We enjoyed a nice dinner with family last night at TGI Fridays. Theresa was provided a gift card from her work as a reward. She offered to take the family out for dinner which was even a greater reward. Three different households were together at one table.

Family meals have always been important to me. I recall, from my youth western, movies where the cook would walk out of the ranch house and ring an iron triangle hanging from a post rafter and yell out, “Come ‘n get it!”

I was raised on a farm, so there was always work and we were very often away from the house. My mother would bang a large metal pan to signal us. It was always a welcomed sound. Family meals were a way to cement our relationships, share news and concerns, and enjoy each other’s company. It was even more special when my father was there.
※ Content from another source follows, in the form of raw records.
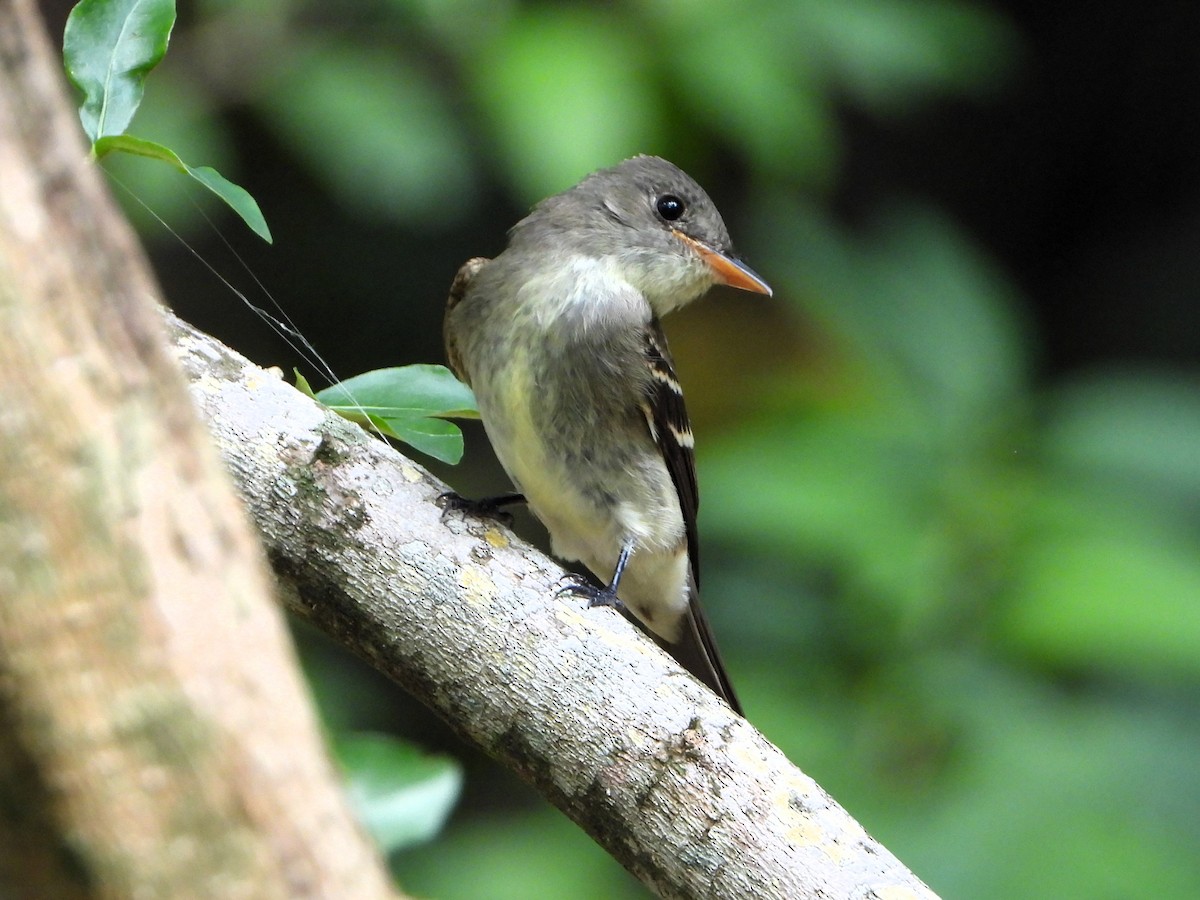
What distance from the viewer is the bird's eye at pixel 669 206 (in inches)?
126

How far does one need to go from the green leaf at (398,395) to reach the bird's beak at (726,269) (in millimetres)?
1188

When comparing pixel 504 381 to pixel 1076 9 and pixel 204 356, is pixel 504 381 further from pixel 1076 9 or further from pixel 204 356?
pixel 1076 9

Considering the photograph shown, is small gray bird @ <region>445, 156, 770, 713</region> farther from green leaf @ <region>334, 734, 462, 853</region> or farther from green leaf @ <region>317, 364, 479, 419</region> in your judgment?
green leaf @ <region>334, 734, 462, 853</region>

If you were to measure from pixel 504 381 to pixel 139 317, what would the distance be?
1.92 m

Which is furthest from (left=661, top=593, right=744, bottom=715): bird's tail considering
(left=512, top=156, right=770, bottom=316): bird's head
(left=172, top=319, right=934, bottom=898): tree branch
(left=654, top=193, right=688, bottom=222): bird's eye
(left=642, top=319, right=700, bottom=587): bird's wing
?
(left=172, top=319, right=934, bottom=898): tree branch

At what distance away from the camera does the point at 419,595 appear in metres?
1.92

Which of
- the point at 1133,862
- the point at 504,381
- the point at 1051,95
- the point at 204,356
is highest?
the point at 1051,95

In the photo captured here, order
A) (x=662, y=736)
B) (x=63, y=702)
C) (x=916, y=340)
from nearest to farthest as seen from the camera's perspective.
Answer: (x=63, y=702)
(x=662, y=736)
(x=916, y=340)

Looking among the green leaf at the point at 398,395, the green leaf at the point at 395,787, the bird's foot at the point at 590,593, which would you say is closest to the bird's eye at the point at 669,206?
the bird's foot at the point at 590,593

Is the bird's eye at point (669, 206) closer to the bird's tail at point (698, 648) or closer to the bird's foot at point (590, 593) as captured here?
the bird's tail at point (698, 648)

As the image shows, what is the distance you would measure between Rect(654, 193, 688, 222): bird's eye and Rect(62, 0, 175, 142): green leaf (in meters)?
1.61

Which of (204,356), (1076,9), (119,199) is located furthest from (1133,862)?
(1076,9)

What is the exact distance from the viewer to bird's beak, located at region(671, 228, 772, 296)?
3139 mm

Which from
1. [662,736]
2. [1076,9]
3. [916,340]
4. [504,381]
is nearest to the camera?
[662,736]
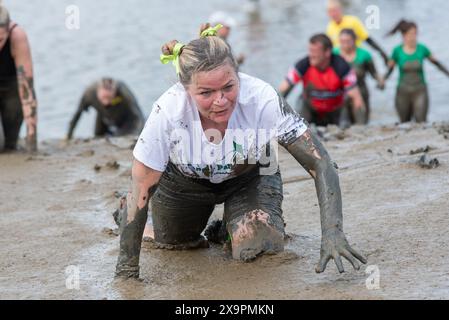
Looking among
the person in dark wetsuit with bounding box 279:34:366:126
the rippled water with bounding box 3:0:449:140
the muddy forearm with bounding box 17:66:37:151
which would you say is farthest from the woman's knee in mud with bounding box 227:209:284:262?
the rippled water with bounding box 3:0:449:140

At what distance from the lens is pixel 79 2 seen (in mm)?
21625

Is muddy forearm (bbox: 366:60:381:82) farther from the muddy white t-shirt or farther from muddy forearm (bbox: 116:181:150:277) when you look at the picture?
muddy forearm (bbox: 116:181:150:277)

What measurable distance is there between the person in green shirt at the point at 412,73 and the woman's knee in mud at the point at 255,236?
669cm

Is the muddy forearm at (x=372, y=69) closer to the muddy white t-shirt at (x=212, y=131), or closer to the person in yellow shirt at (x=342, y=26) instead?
the person in yellow shirt at (x=342, y=26)

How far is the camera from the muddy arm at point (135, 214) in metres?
4.10

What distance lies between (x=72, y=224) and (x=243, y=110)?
2.00 meters

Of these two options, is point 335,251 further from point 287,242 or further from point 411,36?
point 411,36

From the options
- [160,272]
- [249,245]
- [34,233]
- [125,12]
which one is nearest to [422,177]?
[249,245]

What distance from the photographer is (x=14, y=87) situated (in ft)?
26.9

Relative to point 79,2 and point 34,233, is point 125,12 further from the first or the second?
point 34,233

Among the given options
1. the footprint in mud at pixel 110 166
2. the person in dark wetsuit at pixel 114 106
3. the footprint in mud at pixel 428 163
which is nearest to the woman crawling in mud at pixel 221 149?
the footprint in mud at pixel 428 163

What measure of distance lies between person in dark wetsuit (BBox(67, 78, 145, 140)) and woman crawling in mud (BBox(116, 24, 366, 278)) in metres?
5.88
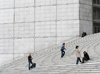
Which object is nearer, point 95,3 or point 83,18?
point 83,18

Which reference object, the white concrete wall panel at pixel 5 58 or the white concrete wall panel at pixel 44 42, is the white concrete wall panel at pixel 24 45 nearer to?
the white concrete wall panel at pixel 44 42

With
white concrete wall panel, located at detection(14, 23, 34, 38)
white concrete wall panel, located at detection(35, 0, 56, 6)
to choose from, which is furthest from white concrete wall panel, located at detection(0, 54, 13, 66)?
white concrete wall panel, located at detection(35, 0, 56, 6)

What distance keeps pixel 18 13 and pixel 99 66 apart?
2398 centimetres

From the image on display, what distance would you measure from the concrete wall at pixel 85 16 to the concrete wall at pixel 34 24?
0.77 m

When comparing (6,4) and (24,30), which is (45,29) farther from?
(6,4)

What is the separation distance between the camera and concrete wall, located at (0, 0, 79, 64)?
34.9 metres

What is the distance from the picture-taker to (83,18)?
35188 millimetres

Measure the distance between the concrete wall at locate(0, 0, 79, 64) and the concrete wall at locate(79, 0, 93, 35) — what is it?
0.77 m

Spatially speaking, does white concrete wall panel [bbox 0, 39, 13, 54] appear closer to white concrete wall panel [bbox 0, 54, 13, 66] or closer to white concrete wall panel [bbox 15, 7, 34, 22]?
white concrete wall panel [bbox 0, 54, 13, 66]

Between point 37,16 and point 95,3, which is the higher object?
point 95,3

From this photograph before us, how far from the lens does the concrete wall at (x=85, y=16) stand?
1378 inches

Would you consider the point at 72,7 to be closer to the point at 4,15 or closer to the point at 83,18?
the point at 83,18

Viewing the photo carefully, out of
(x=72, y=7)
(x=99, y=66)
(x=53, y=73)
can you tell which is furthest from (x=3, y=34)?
(x=99, y=66)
Theresa did not eat breakfast when I first met her. I am glad to hear now that she has come to enjoy eating breakfast and sharing the morning meal. I enjoy cooking breakfast which is not only the most important meal but my favorite as well. We start each morning with a prayer of thanksgiving and then our meal. This reminds us to be thankful for all the blessings that we have and the ones that we will have throughout the day.  We also have dinner each night with a prayer of thanksgiving as well.
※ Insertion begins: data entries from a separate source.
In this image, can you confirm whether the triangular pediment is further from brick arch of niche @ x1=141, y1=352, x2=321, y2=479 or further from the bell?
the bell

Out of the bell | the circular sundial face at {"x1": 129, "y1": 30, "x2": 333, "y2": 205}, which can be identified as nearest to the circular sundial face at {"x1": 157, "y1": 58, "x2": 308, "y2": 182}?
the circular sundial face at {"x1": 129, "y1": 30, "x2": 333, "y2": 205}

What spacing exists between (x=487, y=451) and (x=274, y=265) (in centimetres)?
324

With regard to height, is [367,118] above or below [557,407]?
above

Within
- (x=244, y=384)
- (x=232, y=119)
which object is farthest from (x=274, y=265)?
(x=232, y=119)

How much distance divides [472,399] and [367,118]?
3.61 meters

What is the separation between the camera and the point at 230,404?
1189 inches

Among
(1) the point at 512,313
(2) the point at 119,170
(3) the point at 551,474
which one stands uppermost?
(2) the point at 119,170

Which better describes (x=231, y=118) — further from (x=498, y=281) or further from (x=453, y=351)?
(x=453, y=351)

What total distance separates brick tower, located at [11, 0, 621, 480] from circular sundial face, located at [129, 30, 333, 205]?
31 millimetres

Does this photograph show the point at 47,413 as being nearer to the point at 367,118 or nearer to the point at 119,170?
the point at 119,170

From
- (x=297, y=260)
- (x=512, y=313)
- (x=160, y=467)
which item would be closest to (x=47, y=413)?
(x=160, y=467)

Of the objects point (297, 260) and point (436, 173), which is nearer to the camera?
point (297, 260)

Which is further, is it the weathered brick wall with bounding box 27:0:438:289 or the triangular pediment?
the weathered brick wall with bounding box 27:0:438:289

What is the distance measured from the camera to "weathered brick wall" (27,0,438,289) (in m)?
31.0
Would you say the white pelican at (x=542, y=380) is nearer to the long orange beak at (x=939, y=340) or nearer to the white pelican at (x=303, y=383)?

It is a hectic world that we live in. Many family meals compete with school activities, social events, and hanging out with others. I would guess that some families might not have a family meal together even when they are all in the house together. We meet at our table with the television turned off. This gives us a chance to connect with each other. We talk about the events of the day. We discuss the interesting things that we may have read, seen or listened to. We share our schedules. We offer support to each other if there are concerns or worries.

Family meals are not a cure all, but there are many positive effects. The National Center on Addiction and Substance Abuse (CASA) of Columbia University found that the more often children have dinners with their parents, the less likely they were to smoke, drink or use drugs.  CASA found that frequent family dinners make a difference.

The family meal is a great place to teach kids manners. A skill that may prove extremely useful when they enter the world on their own. When kids are involved in the preparation and cleanup, it teaches them valuable skills that they will need to take care of themselves and others.

Most of us realize and enjoy the importance of holiday meals, like Thanksgiving. This type of joy can be found everyday in simple meals, whether home-made or take-out. It is important to spend time with our families. Come ‘n get it! Food, love, support, companionship, you can have that and more during the family meal.